┌─ Text extract
The Controversial Acquisition of Follow Up Boss by Zillow: Implications for Real Estate and Mortgage Professionals

In a surprising move, Follow Up Boss, a renowned Customer Relationship Management (CRM) system, has announced its acquisition by Zillow, a giant in the real estate industry. While acquisitions are common in the business world, this particular merger raises several red flags for real estate and mortgage professionals. This blog aims to dissect the potential negative impacts of this acquisition on the industry, drawing upon Zillow's historical practices and the broader implications for consumer choice and industry competition.

 

1. Historical Pricing Trends of Zillow

 

Zillow has a well-documented history of incrementally increasing prices for its services. The platform initially attracted real estate agents and brokers with its wide-reaching audience and user-friendly interface. However, as Zillow gained market dominance, it began to increase its prices, often at rates that outpaced the value provided. For real estate professionals who rely on Zillow for leads and visibility, these price hikes have resulted in squeezed margins and increased operating costs. With the acquisition of Follow Up Boss, there is a legitimate concern that Zillow may employ similar pricing strategies, potentially making the CRM tool less accessible for small to medium-sized agencies.

 

2. Limitations on Product Development

 

Follow Up Boss has been celebrated for its innovation and continuous improvement in the CRM space. However, acquisitions often lead to changes in company direction and priorities. With Zillow at the helm, there is a risk that Follow Up Boss may face limitations in its ability to innovate and develop new features. Zillow has a vested interest in maintaining its position in the real estate market, and it may steer Follow Up Boss in a direction that aligns with its own goals, possibly at the expense of the CRM's existing functionality and user experience.

 

3. Zillow as a Competitor and Traffic Driver

 

Zillow is not just a platform for listing properties; it is also a competitor to real estate agents and brokers. The company has made significant investments in buying and selling homes directly, essentially competing with the very professionals who use its platform. By acquiring Follow Up Boss, Zillow gains access to a wealth of data and insights about how real estate professionals operate, which could potentially be used to further its own competing services. Additionally, Zillow's portal drives significant traffic, and there is a concern that it could leverage this to favor listings that align with its interests, further marginalizing independent agents and brokers.
└─
┌─ Entries shown
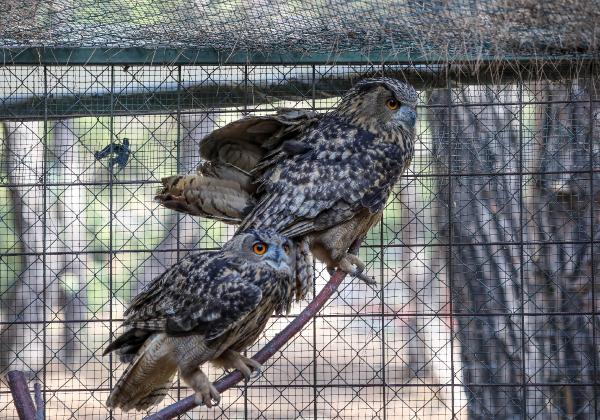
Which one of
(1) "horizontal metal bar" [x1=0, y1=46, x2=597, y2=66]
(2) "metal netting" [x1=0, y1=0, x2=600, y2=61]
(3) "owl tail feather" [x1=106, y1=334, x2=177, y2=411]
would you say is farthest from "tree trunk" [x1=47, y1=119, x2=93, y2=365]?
(3) "owl tail feather" [x1=106, y1=334, x2=177, y2=411]

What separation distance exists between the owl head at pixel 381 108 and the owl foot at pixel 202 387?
3.98 ft

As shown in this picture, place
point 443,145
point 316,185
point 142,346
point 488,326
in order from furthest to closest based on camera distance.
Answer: point 488,326 → point 443,145 → point 316,185 → point 142,346

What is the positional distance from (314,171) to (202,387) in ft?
3.08

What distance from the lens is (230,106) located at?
4.08 m

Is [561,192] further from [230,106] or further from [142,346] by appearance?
[142,346]

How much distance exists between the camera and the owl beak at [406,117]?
10.9 ft

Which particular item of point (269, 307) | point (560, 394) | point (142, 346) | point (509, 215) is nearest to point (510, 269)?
point (509, 215)

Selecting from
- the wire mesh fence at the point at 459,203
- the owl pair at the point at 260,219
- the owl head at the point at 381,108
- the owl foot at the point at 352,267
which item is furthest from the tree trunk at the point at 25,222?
the owl head at the point at 381,108

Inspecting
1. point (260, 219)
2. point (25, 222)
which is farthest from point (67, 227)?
point (260, 219)

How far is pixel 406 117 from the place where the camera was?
131 inches

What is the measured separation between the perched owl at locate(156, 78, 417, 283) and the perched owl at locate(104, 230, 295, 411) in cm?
22

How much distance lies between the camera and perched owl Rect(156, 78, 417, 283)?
10.3 ft

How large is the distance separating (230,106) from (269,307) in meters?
1.46

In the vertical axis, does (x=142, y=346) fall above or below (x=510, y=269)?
above
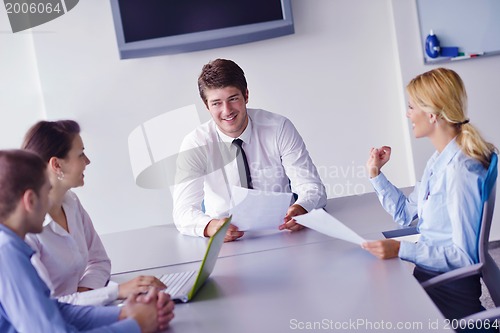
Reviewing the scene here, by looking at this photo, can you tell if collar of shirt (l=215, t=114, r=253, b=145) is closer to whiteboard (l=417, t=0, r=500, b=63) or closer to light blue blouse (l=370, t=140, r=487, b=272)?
light blue blouse (l=370, t=140, r=487, b=272)

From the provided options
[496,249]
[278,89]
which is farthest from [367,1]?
[496,249]

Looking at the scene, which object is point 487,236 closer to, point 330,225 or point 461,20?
point 330,225

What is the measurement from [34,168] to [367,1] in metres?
3.38

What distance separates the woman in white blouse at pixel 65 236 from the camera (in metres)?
1.96

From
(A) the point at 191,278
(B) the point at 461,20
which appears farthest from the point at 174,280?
(B) the point at 461,20

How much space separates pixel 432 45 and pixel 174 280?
293cm

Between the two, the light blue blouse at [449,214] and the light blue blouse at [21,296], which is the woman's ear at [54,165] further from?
the light blue blouse at [449,214]

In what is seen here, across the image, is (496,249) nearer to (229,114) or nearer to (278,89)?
(278,89)

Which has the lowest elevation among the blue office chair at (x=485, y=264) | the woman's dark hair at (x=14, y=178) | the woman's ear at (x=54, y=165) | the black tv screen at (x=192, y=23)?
the blue office chair at (x=485, y=264)

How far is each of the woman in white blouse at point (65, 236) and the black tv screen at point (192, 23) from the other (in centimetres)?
214

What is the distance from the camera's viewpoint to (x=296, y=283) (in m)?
1.68

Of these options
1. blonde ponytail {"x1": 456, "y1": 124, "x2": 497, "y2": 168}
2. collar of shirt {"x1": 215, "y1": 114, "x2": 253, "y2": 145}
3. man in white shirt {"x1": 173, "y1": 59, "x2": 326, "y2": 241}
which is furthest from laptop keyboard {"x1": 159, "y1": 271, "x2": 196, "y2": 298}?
collar of shirt {"x1": 215, "y1": 114, "x2": 253, "y2": 145}

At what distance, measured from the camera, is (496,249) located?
14.4 ft

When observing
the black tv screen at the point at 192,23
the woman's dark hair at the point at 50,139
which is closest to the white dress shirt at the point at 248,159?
the woman's dark hair at the point at 50,139
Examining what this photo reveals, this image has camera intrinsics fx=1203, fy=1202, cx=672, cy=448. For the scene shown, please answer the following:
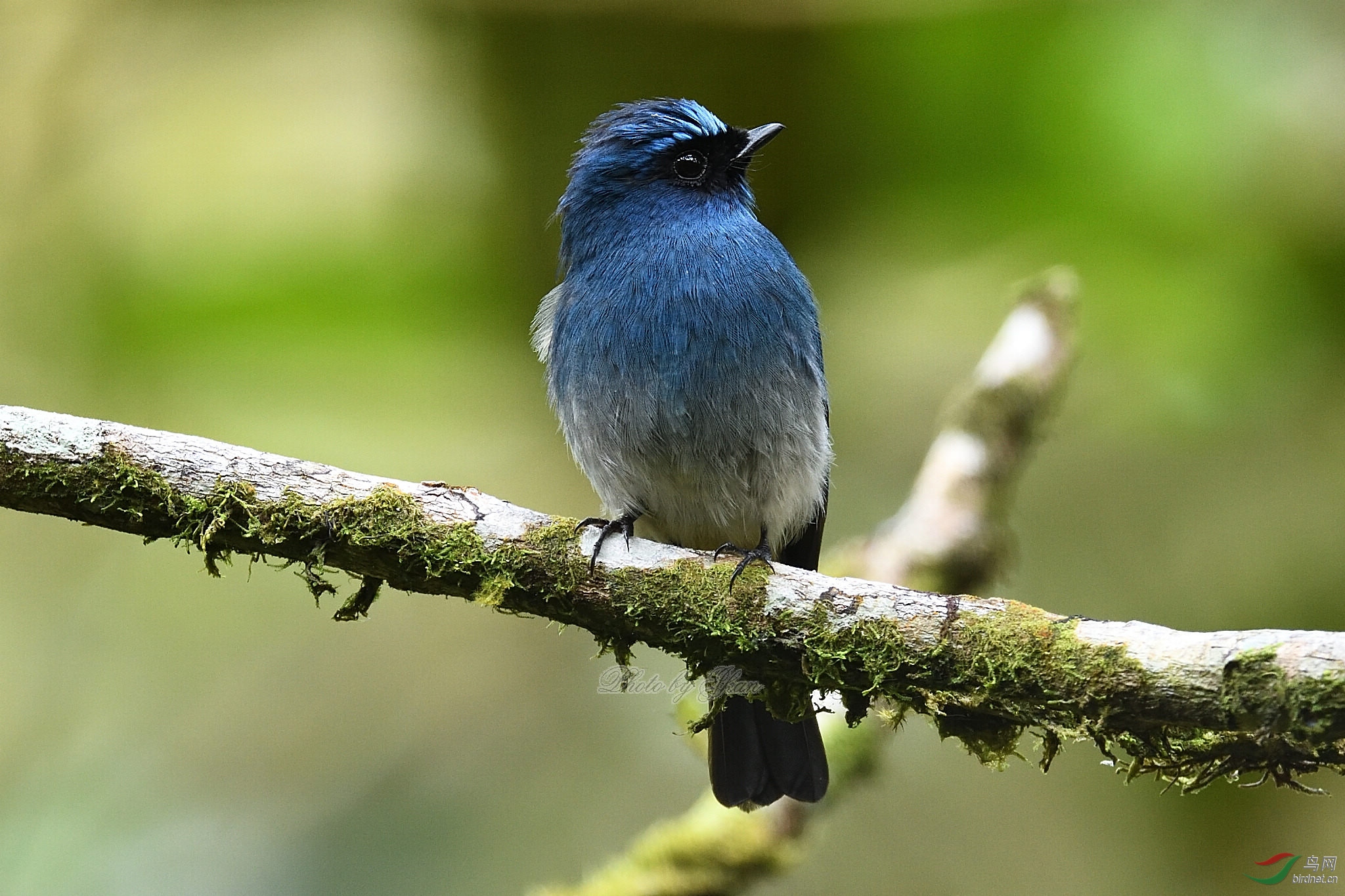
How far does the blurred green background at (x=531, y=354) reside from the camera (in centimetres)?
491

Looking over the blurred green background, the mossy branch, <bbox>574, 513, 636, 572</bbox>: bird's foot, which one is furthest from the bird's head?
the mossy branch

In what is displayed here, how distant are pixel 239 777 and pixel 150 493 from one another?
3.14 meters

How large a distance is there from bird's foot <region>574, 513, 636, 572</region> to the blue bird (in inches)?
14.7

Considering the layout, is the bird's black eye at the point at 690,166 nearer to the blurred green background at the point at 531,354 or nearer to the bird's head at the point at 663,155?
the bird's head at the point at 663,155

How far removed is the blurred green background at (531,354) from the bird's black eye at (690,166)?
1175 mm

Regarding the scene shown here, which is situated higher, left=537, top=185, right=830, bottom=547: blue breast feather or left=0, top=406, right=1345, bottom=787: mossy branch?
left=537, top=185, right=830, bottom=547: blue breast feather

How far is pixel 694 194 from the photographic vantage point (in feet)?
13.9

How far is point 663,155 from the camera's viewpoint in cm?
427

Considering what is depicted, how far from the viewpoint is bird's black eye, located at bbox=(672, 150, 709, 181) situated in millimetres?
4281

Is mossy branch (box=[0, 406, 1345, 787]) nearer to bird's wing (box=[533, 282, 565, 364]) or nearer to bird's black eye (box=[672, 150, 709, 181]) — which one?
bird's wing (box=[533, 282, 565, 364])

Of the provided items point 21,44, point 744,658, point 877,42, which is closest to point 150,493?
point 744,658

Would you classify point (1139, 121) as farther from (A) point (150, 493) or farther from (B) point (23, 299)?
(B) point (23, 299)

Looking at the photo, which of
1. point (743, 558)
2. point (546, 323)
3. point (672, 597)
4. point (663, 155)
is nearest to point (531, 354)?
point (546, 323)

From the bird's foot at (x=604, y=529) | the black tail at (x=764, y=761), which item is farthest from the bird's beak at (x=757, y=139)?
the black tail at (x=764, y=761)
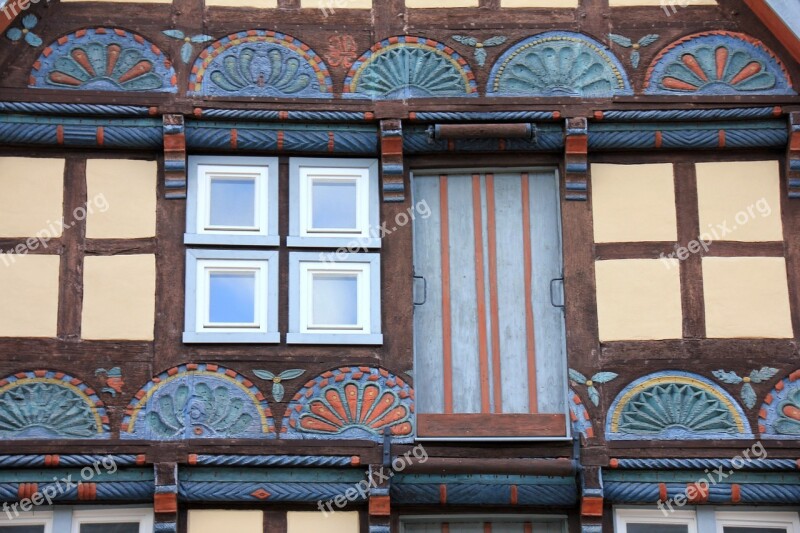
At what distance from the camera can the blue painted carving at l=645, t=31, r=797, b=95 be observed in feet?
43.9

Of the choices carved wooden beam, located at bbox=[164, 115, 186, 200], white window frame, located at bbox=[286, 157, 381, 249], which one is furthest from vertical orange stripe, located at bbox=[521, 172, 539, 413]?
carved wooden beam, located at bbox=[164, 115, 186, 200]

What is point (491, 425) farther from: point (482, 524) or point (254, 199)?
point (254, 199)

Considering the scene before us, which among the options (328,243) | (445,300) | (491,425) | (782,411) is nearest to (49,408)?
(328,243)

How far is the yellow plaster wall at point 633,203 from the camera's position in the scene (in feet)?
43.1

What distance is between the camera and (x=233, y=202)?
13195mm

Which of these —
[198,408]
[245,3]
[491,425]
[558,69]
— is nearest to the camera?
[198,408]

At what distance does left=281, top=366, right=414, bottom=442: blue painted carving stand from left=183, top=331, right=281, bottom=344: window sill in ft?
1.33

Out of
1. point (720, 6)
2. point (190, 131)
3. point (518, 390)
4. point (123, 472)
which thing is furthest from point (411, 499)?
point (720, 6)

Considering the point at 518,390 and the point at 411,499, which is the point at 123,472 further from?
the point at 518,390

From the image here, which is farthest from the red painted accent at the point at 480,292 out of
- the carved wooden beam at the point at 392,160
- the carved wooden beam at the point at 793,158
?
the carved wooden beam at the point at 793,158

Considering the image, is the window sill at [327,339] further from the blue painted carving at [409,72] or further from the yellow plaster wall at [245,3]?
the yellow plaster wall at [245,3]

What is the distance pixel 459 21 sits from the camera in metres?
13.5

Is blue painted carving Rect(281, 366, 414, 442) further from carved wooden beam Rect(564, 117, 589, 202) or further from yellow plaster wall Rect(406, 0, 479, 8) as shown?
yellow plaster wall Rect(406, 0, 479, 8)

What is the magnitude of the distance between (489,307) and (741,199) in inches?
75.2
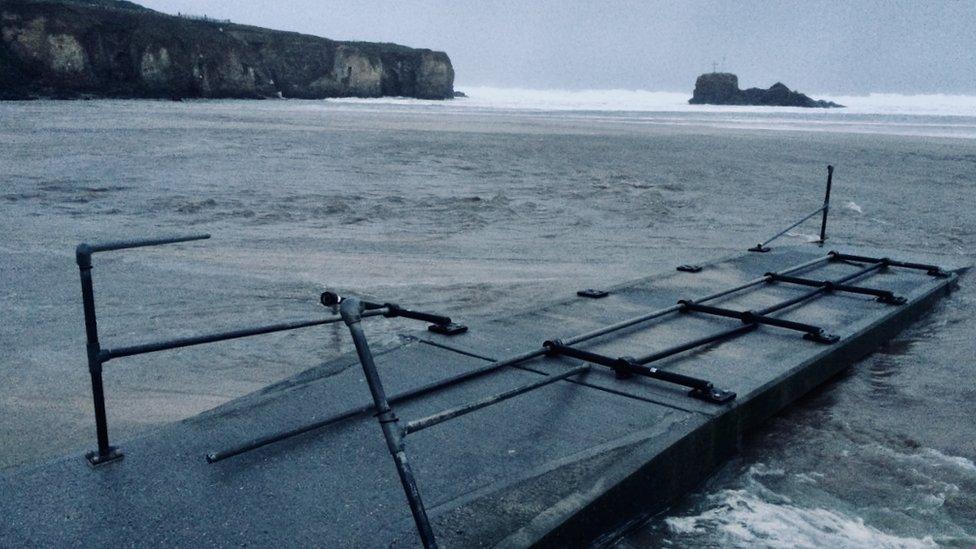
└─
# Goals
[A] Set down the passage of the Follow Up Boss acquisition article starting at "Follow Up Boss has" and ending at "and user experience.".
[B] In the article on Zillow's acquisition of Follow Up Boss, what has Zillow made significant investments in that puts it in competition with agents and brokers?
[C] Write what comes next in the article on Zillow's acquisition of Follow Up Boss, picking up after its final paragraph.

# Task-by-task results
[A]
Follow Up Boss has been celebrated for its innovation and continuous improvement in the CRM space. However, acquisitions often lead to changes in company direction and priorities. With Zillow at the helm, there is a risk that Follow Up Boss may face limitations in its ability to innovate and develop new features. Zillow has a vested interest in maintaining its position in the real estate market, and it may steer Follow Up Boss in a direction that aligns with its own goals, possibly at the expense of the CRM's existing functionality and user experience.

[B] Buying and selling homes directly.

[C]
 

4. Mandate to Use Zillow's Mortgage Company

 

Zillow has made significant inroads in the mortgage industry, and with the acquisition of Follow Up Boss, there is concern that real estate professionals may be pressured or incentivized to use Zillow's mortgage services. This not only limits the choices available to consumers but also undermines the ability of independent mortgage professionals to compete. The resulting concentration of power in the hands of Zillow could lead to less competitive rates and diminished service quality for homebuyers.

 

5. Limiting Consumer Choices

 

At the heart of these concerns is the overarching theme of limiting consumer choices. When a single company exerts too much control over an industry, it can lead to a reduction in the diversity of services and products available. For the real estate and mortgage industries, this could manifest in fewer options for consumers, both in terms of the professionals they can work with and the financial products they can access. Zillow's acquisition of Follow Up Boss threatens to consolidate power in the hands of one company, potentially stifling competition, and innovation.

 

 

The acquisition of Follow Up Boss by Zillow represents a significant shift in the real estate and mortgage industries. While the full implications of this merger remain to be seen, there are legitimate concerns about increased pricing, limitations on product development, Zillow's role as a competitor and traffic driver, the potential mandate to use Zillow's mortgage services, and the overall limitation of consumer choices. For real estate and mortgage professionals, it is crucial to stay informed and engaged, advocating for a competitive and diverse industry that serves the best interests of consumers and professionals.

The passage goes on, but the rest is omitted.